Similar to Ethereum, Ethereum Classic is a decentralized, open-source blockchain. It was created by a fork of the original Ethereum blockchain back in 2015 after the hack of a DAO that resulted in the loss of around $150 million in user funds.
Following the Merge, as Ethereum didn’t need miners anymore, many of them chose to migrate to Ethereum Classic and other available options. In a matter of hours after the Merge, the Ethereum Classic hashrate nearly doubled.
A higher hashrate means more computing power is dedicated to a network, which makes it more secure. Historically, a higher hashrate is accompanied by a surge in prices for PoW coins, which was the case with ETC.
As the Ethereum Classic hashrate increased, so did the price of its native token. Notably, ETC outperformed ETH by a wide margin in the weeks leading to the big event. The coin registered a local high of around $40 in early September but has since dropped to around $27.
Winner: The Environment
As per data by Digi Economist, the total energy consumption of the Ethereum network stood at 83.4 terawatt-hour (TWh) per year just before the Merge. At its peak in late May, that figure was over 90 TWh per year, comparable to that of the Netherlands.
However, following the update, the Ethereum network’s energy consumption has dropped by more than 99% to 0.01 TWh per year, comparable to the small British city of Gibraltar.
Without any doubt, the biggest loser of the Ethereum Merge was the miners. In March this year, miners raked in a whopping $1.29 billion in revenue. However, this all ended with the Merge. Not to mention that millions of dollars worth of mining machines became useless.
Some miners flipped to available alternatives like Ethereum Classic and Ravencoin, but these coins would not be profitable like Ethereum. There was also an attempt to fork Ethereum and maintain a PoW ETH, but that also faced numerous hurdles.
Loser: EthereumPoW (ETHW)
EthereumPoW (ETHW), a hard fork of Ethereum that has the support of some major proof-of-work (PoW) miners, can be considered another loser of the Merge. While the token had the perfect opportunity to make a splashy debut during the Merge, a flurry of technical issues plagued its launch.
The team behind the coin launched the mainnet on September 16, one day after the Merge. Subsequently, users took to Twitter to complain about access issues. One major issue was with ETHW’s Chain ID of 10001, which is the same Chain ID used by a SmartBCH testnet.

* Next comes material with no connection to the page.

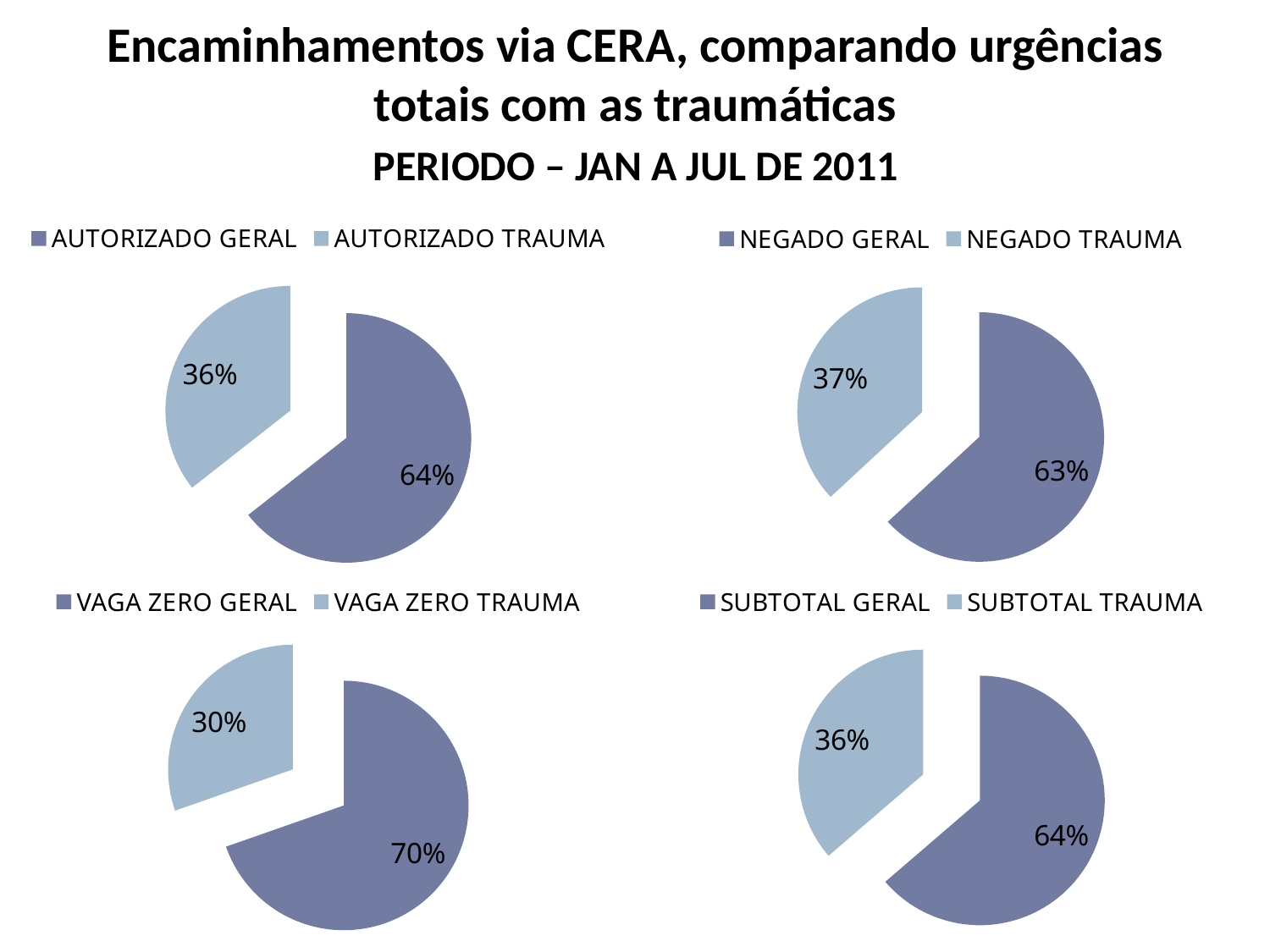
In the bottom-left pie chart (VAGA ZERO), what percentage is shown for VAGA ZERO TRAUMA? 30% What kind of chart is the top-right chart (NEGADO)? Pie chart How many pie charts are shown on the slide? 4 How many slices does the bottom-right pie chart (SUBTOTAL) have? 2 In the bottom-left pie chart (VAGA ZERO), which slice is larger, VAGA ZERO GERAL or VAGA ZERO TRAUMA? VAGA ZERO GERAL In the top-left pie chart (AUTORIZADO), what percentage is shown for AUTORIZADO GERAL? 64% In the bottom-left pie chart (VAGA ZERO), what is the difference in percentage points between VAGA ZERO GERAL and VAGA ZERO TRAUMA? 40 In the bottom-left pie chart (VAGA ZERO), what percentage is shown for VAGA ZERO GERAL? 70% In the top-left pie chart (AUTORIZADO), what percentage is shown for AUTORIZADO TRAUMA? 36% In the top-right pie chart (NEGADO), what percentage is shown for NEGADO GERAL? 63% In the bottom-right pie chart (SUBTOTAL), what percentage is shown for SUBTOTAL TRAUMA? 36% In the top-right pie chart (NEGADO), what percentage is shown for NEGADO TRAUMA? 37%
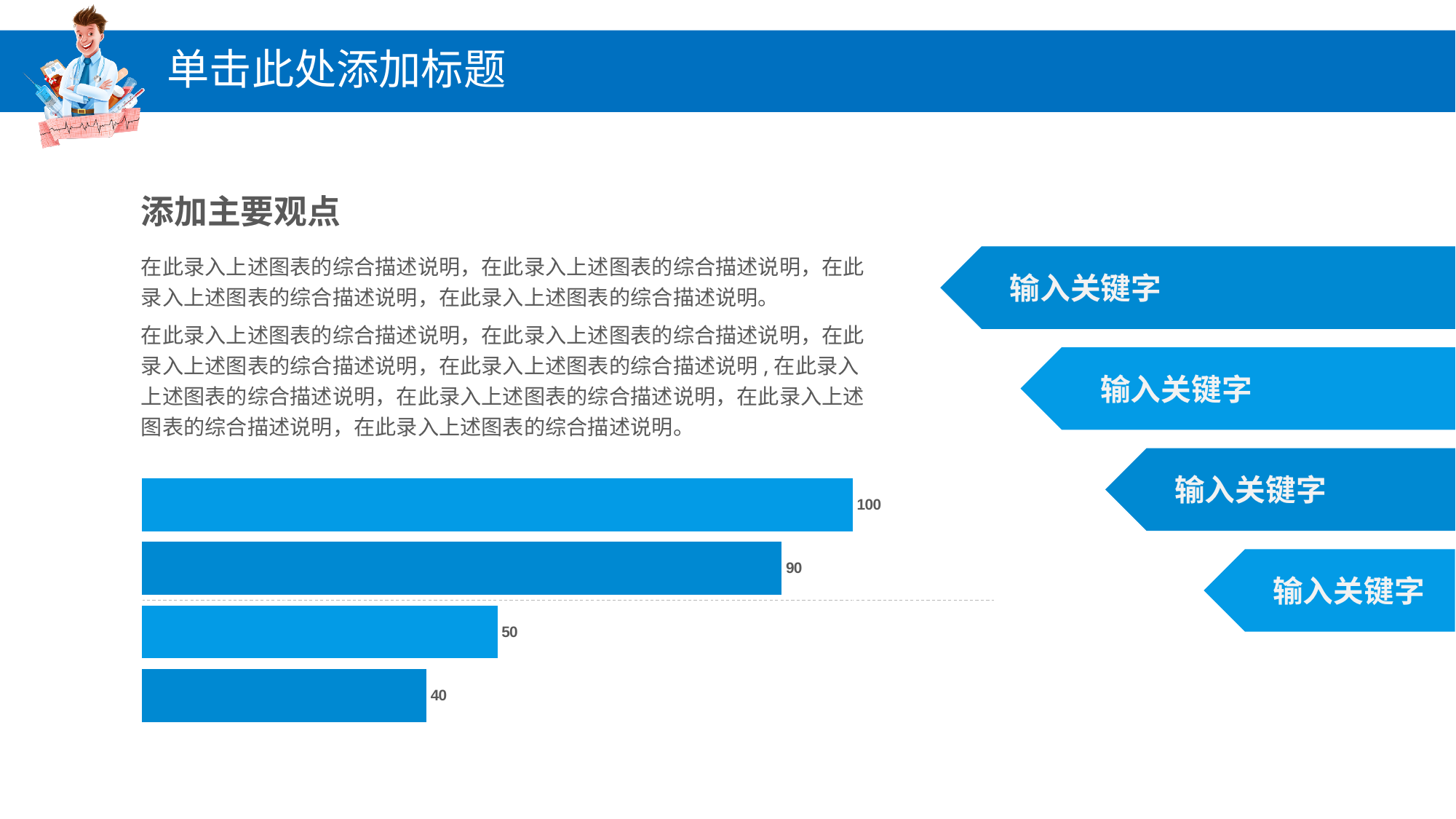
What is the difference between the top bar and the bottom bar in the chart? 60 Which is larger, the third bar from the top or the bottom bar? the third bar from the top (50) What kind of chart is shown on the slide? bar chart What is the value of the third bar from the top in the chart? 50 What is the value of the top bar in the chart? 100 What is the value of the bottom bar in the chart? 40 Which bar has the highest value in the chart? the top bar (100) Do the bar values increase or decrease from the top bar to the bottom bar? decrease What is the value of the second bar from the top in the chart? 90 What is the difference between the second bar (90) and the third bar (50) in the chart? 40 Which bar has the lowest value in the chart? the bottom bar (40) How many bars does the chart show? 4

The blockchain’s native token ETHW has also taken a hit amid the rocky start. The coin, which was trading over the $51 mark on September 15, has since dropped to around $10. The coin is down by more than 65% over the last 14 days and by around 79% over the past month.
Loser: So-Called “ETH Killers”
The PoW Ethereum had several detrimental issues. The network could only support around 30 transactions per second, which led to congestion and high gas fees. However, once the Ethereum 2.0 upgrades are fully completed, the network is expected to be able to support one hundred thousand transactions per second.
Moreover, Ethereum now consumes 99.9% or so less energy. That is because the network doesn’t require miners to verify transactions anymore. Instead, it now uses validators.
All of these improvements could essentially put so-called “Ethereum Killers,” which came to prominence with promises to tackle Ethereum’s shortcomings of scalability and inefficiency, out of business. These coins might include Cardano, Polkadot, Solana, Avalanche, and more.
Short-Term Losers: ETH Holders
Despite all the hype and chatter around the Merge, the upgrade didn’t impact the price of ETH significantly. In fact, shortly after the upgrade, Ethereum saw a slight sell off and ended the day in the red.
On the day of the Merge, ETH was trading around $1,630. The coin has since plunged to around $1,330, down by more than 18% over the past 14 days. The second-largest cryptocurrency is down by 14% over the past month.